In terms of sheer total dollars, the U.S. government has never borrowed as much money as it has in fiscal year 2009, which ends this month: nearly $2 trillion, according to Mark Gongloff in the Wall Street Journal.
So far, defying the expectations of deficit hawks and inflation scare-mongers, the U.S. Treasury has had no problem finding willing takers for its bills, notes and bonds. The yield on the 10-year bond, reports Gongloff, is just about the same as it was a year ago, when the financial crisis spurred the heaviest borrowing to begin. Inflation, as confirmed by the latest data on U.S. consumer prices, is still not a threat.

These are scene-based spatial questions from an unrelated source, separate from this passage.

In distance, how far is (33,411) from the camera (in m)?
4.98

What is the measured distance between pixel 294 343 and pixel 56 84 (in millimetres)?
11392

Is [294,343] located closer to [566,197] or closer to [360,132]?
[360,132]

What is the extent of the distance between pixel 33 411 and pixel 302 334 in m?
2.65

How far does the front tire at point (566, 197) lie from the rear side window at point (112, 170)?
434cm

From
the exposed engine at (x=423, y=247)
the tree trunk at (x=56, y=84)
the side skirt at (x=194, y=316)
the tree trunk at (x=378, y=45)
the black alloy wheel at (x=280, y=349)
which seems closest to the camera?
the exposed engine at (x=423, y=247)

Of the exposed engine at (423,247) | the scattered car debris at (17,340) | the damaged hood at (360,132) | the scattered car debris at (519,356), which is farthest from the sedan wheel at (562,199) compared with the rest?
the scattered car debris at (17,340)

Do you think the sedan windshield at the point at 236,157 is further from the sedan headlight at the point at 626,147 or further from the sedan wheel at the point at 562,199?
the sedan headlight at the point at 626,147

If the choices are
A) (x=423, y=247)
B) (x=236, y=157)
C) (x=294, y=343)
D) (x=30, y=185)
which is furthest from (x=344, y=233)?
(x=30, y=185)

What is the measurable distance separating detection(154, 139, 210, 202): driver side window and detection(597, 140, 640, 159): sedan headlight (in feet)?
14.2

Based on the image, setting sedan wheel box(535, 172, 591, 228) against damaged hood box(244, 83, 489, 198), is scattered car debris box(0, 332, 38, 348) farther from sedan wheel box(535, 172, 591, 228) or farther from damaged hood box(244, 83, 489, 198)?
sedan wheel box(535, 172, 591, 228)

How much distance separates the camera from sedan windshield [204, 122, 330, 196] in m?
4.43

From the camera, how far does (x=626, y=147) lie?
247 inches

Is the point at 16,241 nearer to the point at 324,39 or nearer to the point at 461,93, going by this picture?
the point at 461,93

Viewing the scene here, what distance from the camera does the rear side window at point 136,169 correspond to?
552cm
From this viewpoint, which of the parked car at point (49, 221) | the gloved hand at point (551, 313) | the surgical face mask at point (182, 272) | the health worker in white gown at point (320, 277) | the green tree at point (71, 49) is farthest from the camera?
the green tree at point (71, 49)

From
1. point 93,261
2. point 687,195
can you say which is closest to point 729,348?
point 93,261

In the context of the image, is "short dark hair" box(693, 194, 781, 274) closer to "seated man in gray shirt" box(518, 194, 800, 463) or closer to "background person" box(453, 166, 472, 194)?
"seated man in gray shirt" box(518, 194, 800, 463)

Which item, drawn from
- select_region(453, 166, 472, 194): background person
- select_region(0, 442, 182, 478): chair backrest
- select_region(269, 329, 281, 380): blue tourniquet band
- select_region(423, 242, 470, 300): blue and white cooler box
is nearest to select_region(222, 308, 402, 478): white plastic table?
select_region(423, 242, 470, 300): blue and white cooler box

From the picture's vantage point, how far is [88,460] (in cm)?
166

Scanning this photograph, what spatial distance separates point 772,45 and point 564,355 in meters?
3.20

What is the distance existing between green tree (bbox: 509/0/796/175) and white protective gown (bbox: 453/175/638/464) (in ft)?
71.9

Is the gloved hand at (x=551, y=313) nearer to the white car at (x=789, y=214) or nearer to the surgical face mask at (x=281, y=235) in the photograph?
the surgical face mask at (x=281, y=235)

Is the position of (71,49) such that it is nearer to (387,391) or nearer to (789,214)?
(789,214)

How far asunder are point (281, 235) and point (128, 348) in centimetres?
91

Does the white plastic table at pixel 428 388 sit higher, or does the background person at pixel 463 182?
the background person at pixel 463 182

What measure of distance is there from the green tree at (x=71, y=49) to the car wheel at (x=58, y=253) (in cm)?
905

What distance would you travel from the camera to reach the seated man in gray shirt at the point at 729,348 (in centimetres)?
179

But what's really interesting, according to Gongloff, is that the amount the U.S. might need to borrow in fiscal year 2010 is expected to be far less -- perhaps "only" $1 trillion, writes Gongloff. That's still quite a lot of money, of course, but the fascinating implication is that it means we may have already passed the peak of the Treasury supply glut. Throughout the spring and summer, the U.S. Treasury kept breaking records for the amount of debt it scheduled for sale each week. But it doesn't look like we're set for a repeat of that high-wire act in the year ahead -- barring some new, disastrous financial shock or war or other disaster.
Which means that speculators betting on inflation or a dramatic decline in Treasury prices could be in for a surprise. Once again, the Wall Street Journal's reporters are telling a dramatically different story than the Wall Street Journal's opinion page writers.
Treasurys have withstood what could be the worst of the supply storm. Those expecting a Treasury collapse might wait a painfully long time for payoff.